Yes: for white noise perturbations of the 1D dynamical system $\dot{x}=b(x)$, the action functional is $S(\phi)=\frac{1}{2} \int_0^T |b(\phi(s))-\dot{\phi}(s)|^2 ds$ for $\phi \in H^1$ and otherwise infinity. The LDP says that $\sigma^2 \log(P(X_\cdot \in A))$ is asymptotically between $-\inf_{f \in \mathrm{Int}(A)} S(f)$ and $-\inf_{f \in \mathrm{Cl}(A)} S(f)$ as $\sigma \to 0$.

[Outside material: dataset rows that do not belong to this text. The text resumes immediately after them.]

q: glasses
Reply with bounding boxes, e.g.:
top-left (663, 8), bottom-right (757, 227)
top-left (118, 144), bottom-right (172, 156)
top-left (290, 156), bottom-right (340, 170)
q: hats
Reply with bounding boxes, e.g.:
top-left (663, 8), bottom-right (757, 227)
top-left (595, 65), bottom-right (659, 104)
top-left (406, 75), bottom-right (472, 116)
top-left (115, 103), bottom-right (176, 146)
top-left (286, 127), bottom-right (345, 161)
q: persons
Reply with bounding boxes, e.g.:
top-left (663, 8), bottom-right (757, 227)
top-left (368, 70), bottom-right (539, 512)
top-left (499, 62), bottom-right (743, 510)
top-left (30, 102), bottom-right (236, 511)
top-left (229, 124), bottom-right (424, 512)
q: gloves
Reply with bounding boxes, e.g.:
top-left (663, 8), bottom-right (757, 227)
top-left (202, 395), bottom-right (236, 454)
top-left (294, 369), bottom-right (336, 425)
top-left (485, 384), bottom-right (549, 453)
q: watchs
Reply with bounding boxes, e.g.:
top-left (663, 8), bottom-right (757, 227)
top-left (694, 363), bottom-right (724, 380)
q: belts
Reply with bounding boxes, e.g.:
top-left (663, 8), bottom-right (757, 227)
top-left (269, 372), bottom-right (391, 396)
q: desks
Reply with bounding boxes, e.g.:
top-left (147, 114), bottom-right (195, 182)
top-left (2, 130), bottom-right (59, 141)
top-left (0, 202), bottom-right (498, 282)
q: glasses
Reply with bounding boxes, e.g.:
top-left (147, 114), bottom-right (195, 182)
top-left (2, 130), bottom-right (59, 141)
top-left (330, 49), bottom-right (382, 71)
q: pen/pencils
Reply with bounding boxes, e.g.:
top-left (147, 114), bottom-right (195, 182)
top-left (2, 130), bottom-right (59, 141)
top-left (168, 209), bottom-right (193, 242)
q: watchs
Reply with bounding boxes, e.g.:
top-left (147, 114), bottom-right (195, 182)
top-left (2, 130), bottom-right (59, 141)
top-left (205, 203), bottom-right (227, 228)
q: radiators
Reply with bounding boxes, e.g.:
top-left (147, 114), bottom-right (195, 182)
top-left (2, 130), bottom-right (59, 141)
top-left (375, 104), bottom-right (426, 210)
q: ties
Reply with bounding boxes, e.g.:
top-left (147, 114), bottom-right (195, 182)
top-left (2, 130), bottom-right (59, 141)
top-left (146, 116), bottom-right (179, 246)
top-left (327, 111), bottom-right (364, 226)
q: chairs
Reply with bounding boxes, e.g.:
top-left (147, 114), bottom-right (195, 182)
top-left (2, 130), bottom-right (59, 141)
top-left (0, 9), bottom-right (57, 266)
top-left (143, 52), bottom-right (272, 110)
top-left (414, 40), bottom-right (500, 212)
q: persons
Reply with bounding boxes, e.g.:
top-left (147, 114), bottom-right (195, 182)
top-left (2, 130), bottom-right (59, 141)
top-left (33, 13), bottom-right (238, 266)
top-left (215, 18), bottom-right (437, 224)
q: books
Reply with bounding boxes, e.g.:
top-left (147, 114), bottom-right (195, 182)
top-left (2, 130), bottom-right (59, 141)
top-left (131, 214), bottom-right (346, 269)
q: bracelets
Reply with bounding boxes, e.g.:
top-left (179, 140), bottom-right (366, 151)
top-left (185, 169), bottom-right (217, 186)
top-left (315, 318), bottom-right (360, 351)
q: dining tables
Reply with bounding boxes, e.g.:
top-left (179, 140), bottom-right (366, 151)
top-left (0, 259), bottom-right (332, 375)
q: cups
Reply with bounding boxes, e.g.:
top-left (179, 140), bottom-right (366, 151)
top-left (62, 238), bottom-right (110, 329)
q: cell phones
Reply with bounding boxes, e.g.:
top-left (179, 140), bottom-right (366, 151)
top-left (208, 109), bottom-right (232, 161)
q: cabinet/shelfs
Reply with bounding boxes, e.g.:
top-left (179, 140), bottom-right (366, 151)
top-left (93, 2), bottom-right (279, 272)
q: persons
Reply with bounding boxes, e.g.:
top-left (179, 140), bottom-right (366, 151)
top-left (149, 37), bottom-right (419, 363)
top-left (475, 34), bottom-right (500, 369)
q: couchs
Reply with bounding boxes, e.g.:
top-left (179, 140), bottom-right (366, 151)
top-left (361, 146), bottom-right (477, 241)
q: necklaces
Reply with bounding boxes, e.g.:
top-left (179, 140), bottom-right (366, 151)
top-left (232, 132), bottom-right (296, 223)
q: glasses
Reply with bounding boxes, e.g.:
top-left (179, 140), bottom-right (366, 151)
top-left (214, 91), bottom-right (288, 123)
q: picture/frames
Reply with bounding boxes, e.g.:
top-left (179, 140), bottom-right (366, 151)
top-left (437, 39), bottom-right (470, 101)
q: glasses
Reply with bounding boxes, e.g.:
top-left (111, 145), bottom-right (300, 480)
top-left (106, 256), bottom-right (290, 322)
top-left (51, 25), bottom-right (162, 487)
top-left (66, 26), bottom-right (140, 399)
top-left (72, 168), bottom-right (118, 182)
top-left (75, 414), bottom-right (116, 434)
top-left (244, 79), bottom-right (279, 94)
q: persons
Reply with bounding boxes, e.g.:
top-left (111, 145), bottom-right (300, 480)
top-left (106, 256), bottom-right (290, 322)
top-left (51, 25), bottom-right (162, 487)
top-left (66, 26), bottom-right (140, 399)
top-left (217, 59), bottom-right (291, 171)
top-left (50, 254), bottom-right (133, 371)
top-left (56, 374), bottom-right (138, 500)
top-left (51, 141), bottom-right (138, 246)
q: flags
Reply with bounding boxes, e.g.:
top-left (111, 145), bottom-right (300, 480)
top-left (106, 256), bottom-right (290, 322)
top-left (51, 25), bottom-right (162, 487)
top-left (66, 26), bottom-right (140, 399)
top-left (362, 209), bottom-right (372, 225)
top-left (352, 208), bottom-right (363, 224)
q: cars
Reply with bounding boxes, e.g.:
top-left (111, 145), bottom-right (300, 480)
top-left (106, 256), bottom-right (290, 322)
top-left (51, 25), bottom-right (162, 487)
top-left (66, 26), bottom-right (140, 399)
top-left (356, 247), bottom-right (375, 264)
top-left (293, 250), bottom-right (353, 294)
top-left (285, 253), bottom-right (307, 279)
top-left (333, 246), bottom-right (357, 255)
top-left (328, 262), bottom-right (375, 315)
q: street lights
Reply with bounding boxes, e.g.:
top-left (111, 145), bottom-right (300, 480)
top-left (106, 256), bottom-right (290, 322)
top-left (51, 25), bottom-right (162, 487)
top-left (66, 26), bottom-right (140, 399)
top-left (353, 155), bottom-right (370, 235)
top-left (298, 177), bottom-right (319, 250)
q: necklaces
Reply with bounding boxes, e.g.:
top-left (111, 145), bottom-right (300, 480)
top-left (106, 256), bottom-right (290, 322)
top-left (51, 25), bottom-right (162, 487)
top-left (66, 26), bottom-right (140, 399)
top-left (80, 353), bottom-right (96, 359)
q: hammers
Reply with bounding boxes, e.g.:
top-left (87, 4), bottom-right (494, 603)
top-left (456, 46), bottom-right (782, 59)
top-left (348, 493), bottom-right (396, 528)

In your case $A$ is the exterior of a ball in $C([0,T])$ centered at zero, so these two are the same, and so the problem is (presumably) to compute $I=\inf_{\phi \in C([0,T]) : \| \phi \|_\infty \geq z,\phi(0)=0} \frac{1}{2} \int_0^T |\dot{\phi}(s)+\alpha \phi(s)|^2 ds$. Then the logarithmic asymptotic for your quantity is $e^{-\sigma^{-2} I}$. I suspect the minimizer is attained by putting $\phi(T)=z$ (giving yourself the maximum possible amount of time to get to a magnitude of $z$) so that by the Euler-Lagrange equation $\phi(t)=z \frac{\sinh(\alpha t)}{\sinh(\alpha T)}$ is a minimizer; you should check this guess though. If I'm right then that means the minimum of $I$ is $\int_0^T \left ( z \alpha \left ( \frac{\cosh(\alpha s) + \sinh(\alpha s)}{\sinh(\alpha T)} \right ) \right )^2 ds = \alpha z^2(\coth(\alpha T)+1)$. This is large compared to $z^2$ for small $T$ but quickly settles toward $2\alpha z^2$; unsurprisingly this means that in the long run you should expect to see maximum deviations from zero on the order of $\frac{\sigma}{\sqrt{\alpha}}$.

The situation is not much different in higher dimensions provided the noise covariance matrix is constant and nonsingular (even if it isn't isotropic).

Cf. *Random Perturbations of Dynamical Systems* by Freidlin and Wentzell, chapter 3 in the 3rd edition for more details.